Pour ce qui est des policiers qui ne seraient pas assez formés, puisque par nécessité on « réquisitionne » les effectifs de tous les commissariats, c'est en partie vrai, mais aussi en partie faux. C'est une donnée réelle dans le sens où, parmi les effectifs rassemblés, certains sont plutôt spécialisés en police secours, mais il y en a aussi qui sont spécialisés – je pense aux brigades anti-criminalité – dans l'interpellation de fauteurs de troubles ou de délinquants dans des zones ou des circonstances extrêmement difficiles, notamment dans les quartiers qu'on appelle « sensibles » ou « difficiles ». Pour pallier cet inconvénient qui peut être grave, il y a nécessité de former les effectifs à des techniques de maintien de l'ordre. Celles-ci ne sont pas très compliquées sur le fond, puisqu'elles s'appuient généralement sur une capacité de rassemblement et d'intervention en unité constituée. Et désormais, dans les formations initiales que réalise la direction de la formation de la police nationale, une formation de ce type est en partie assurée.
Il faut aussi noter que les manifestations récentes qui ont entraîné cette réaction du Défenseur des droits rassemblaient des manifestants très divers. Et pour ces manifestations, les procédures judiciaires ont permis de déterminer que beaucoup des fauteurs de troubles –mais pas tous – venaient de ces fameux quartiers difficiles, où les policiers des brigades anti-criminalité savent parfaitement les interpeller sans qu'il y ait de difficultés. La particularité qui se présente dans une manifestation urbaine où il y a de nombreux participants, c'est qu'au moment de l'interpellation d'un fauteur de troubles, des mouvements spontanés de solidarité se créent de la part des manifestants, pour rendre l'interpellation plus compliquée.
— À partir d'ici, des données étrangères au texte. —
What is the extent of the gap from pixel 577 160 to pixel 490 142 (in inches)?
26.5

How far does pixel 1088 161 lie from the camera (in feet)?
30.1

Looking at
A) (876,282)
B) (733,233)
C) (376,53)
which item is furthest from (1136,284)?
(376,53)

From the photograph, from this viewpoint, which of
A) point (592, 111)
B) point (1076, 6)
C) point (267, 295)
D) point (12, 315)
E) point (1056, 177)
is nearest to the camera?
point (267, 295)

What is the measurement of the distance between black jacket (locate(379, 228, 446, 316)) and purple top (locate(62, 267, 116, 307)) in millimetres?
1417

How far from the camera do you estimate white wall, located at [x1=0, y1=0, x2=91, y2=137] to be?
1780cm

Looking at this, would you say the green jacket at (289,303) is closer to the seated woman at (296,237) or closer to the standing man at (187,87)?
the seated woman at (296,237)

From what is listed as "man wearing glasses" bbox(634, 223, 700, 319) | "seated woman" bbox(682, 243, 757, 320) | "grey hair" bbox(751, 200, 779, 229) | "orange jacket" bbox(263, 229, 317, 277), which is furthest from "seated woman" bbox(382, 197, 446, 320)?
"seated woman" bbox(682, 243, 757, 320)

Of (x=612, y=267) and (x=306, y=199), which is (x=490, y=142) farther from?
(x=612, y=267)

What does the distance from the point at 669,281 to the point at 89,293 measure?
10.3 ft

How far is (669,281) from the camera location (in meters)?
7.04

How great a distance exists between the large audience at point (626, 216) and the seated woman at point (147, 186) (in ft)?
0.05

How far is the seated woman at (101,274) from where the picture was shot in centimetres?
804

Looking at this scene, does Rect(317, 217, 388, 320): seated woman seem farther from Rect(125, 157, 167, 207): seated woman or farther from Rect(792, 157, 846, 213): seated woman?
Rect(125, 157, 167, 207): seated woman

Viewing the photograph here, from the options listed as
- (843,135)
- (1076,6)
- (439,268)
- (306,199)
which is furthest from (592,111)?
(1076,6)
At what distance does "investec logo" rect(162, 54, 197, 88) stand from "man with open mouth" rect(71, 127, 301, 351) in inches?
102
C'est une réelle difficulté, que le schéma national du maintien de l'ordre a bien notée. Et il l'a prise en compte en prévoyant de développer l'information tant des organisateurs des manifestations que des manifestants quant au déroulement de l'événement. À ce titre, l'exemple des policiers allemands qui utilisent des haut-parleurs de très forte capacité pour informer les manifestants d'un événement est particulièrement intéressant à développer.
Vous avez posé une autre question, qui a également été soulevée par le Défenseur des droits, sur le fait que les interpellations très en amont des manifestations étaient en soi critiquables. Il ne s'agit principalement de contrôles réalisés avec l'autorisation du procureur de la République, qui délivre des réquisitions aux forces de l'ordre, en fonction des renseignements obtenus et de l'analyse de la situation faite par les chefs des services d'ordre et des services de police.